What you should do
Please reproduce the entries below exactly, starting at the first line and ending with the line that holds "genus: Aspidoscelis".

Extracted records

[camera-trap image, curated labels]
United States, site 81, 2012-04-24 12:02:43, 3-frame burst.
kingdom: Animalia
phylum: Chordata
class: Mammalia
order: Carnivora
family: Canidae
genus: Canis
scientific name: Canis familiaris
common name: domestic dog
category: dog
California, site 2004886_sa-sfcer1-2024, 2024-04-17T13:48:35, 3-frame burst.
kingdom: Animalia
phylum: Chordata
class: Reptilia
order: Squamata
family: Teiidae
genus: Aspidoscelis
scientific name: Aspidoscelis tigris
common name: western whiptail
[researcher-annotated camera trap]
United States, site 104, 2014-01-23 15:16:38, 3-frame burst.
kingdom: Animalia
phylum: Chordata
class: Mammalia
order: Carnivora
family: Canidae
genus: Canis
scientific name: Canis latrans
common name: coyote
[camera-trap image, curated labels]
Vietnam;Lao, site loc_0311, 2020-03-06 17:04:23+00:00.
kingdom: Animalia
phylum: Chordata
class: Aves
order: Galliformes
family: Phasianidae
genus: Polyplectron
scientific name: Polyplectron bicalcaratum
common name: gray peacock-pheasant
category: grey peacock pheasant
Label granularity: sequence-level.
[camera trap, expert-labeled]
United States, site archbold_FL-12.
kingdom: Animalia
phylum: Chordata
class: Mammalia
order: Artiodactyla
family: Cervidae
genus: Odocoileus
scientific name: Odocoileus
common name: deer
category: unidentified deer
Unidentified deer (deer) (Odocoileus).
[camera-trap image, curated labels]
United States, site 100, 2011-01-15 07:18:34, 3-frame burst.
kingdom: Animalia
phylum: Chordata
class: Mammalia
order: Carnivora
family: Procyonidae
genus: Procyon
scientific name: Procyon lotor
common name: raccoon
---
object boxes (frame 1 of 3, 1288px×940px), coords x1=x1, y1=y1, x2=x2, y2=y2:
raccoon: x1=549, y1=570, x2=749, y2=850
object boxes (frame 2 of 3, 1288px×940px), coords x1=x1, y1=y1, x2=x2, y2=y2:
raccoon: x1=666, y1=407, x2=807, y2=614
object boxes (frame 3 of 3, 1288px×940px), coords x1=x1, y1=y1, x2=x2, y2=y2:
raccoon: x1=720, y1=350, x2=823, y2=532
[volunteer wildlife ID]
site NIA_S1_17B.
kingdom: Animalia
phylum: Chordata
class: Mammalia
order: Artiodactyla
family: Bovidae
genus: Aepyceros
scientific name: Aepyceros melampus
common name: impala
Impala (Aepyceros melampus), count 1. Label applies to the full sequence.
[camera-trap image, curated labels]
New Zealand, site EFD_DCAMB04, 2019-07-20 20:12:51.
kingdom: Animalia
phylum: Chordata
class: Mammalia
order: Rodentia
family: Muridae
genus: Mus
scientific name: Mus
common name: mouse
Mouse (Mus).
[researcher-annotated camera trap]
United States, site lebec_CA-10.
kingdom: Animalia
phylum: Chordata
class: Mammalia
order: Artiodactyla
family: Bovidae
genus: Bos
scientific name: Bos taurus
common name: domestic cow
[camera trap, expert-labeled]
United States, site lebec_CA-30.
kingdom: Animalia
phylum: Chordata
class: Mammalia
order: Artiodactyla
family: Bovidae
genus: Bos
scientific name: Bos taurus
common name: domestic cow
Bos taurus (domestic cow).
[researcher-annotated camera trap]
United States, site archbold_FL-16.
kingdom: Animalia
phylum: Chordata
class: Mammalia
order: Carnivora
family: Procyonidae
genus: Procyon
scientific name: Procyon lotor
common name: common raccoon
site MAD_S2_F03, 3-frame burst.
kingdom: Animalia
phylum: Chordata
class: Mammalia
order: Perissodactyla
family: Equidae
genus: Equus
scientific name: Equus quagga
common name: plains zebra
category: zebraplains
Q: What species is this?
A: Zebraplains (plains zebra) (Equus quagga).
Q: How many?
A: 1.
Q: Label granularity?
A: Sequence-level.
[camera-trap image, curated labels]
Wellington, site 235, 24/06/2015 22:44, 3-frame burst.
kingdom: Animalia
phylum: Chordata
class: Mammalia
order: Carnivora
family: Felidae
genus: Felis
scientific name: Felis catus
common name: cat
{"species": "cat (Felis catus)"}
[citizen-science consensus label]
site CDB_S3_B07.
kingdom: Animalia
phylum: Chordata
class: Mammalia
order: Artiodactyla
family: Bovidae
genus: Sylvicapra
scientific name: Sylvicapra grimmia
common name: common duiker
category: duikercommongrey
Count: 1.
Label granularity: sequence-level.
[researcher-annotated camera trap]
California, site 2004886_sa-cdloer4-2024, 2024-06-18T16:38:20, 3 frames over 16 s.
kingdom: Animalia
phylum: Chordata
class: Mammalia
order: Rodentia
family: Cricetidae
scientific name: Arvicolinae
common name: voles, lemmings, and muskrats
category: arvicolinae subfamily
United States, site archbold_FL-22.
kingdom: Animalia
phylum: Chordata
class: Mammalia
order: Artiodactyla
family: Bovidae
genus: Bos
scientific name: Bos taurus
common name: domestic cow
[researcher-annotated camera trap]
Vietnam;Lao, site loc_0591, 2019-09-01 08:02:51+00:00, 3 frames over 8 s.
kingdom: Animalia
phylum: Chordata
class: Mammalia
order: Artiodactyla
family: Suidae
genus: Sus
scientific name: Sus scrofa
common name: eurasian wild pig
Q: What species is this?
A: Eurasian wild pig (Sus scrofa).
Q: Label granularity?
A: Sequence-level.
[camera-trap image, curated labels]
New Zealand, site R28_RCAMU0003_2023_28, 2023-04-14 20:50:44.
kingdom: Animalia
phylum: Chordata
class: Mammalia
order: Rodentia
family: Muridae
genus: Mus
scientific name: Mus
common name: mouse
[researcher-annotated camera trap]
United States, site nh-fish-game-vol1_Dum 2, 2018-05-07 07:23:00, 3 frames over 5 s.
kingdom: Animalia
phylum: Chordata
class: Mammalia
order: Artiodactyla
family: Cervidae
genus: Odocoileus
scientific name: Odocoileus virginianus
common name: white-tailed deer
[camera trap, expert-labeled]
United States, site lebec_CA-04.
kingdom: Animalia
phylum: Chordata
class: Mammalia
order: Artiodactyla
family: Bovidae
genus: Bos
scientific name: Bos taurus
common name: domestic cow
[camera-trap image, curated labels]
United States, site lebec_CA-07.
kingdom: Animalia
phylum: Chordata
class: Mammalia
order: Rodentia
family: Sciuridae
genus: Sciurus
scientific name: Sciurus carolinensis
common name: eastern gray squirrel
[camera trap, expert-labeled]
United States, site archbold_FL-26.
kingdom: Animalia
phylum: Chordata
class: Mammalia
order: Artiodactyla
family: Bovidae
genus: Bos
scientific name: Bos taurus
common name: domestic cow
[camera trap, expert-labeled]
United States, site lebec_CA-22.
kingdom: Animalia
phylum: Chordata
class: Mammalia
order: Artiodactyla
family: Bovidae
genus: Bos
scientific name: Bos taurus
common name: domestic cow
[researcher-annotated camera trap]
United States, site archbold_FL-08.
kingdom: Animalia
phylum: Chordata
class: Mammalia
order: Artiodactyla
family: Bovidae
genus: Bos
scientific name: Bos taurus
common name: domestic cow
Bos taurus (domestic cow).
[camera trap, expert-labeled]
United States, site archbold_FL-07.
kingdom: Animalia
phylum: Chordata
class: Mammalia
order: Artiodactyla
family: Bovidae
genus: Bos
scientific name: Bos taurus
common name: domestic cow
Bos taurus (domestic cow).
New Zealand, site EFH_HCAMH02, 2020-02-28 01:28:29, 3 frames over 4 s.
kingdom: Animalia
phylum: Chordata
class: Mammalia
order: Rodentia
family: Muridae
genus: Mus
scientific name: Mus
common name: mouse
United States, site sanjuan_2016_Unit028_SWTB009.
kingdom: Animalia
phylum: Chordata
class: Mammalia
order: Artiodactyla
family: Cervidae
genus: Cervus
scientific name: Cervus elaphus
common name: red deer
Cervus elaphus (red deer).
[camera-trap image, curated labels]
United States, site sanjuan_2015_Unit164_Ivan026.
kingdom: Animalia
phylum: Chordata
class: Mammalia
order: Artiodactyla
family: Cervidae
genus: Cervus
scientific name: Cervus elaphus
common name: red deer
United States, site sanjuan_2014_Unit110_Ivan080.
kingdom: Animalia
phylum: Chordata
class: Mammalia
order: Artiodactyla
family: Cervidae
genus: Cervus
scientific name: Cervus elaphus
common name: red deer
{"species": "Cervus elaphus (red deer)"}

Task output
[camera-trap image, curated labels]
United States, site 81, 2012-04-24 12:02:43, 3-frame burst.
kingdom: Animalia
phylum: Chordata
class: Mammalia
order: Carnivora
family: Canidae
genus: Canis
scientific name: Canis familiaris
common name: domestic dog
category: dog
California, site 2004886_sa-sfcer1-2024, 2024-04-17T13:48:35, 3-frame burst.
kingdom: Animalia
phylum: Chordata
class: Reptilia
order: Squamata
family: Teiidae
genus: Aspidoscelis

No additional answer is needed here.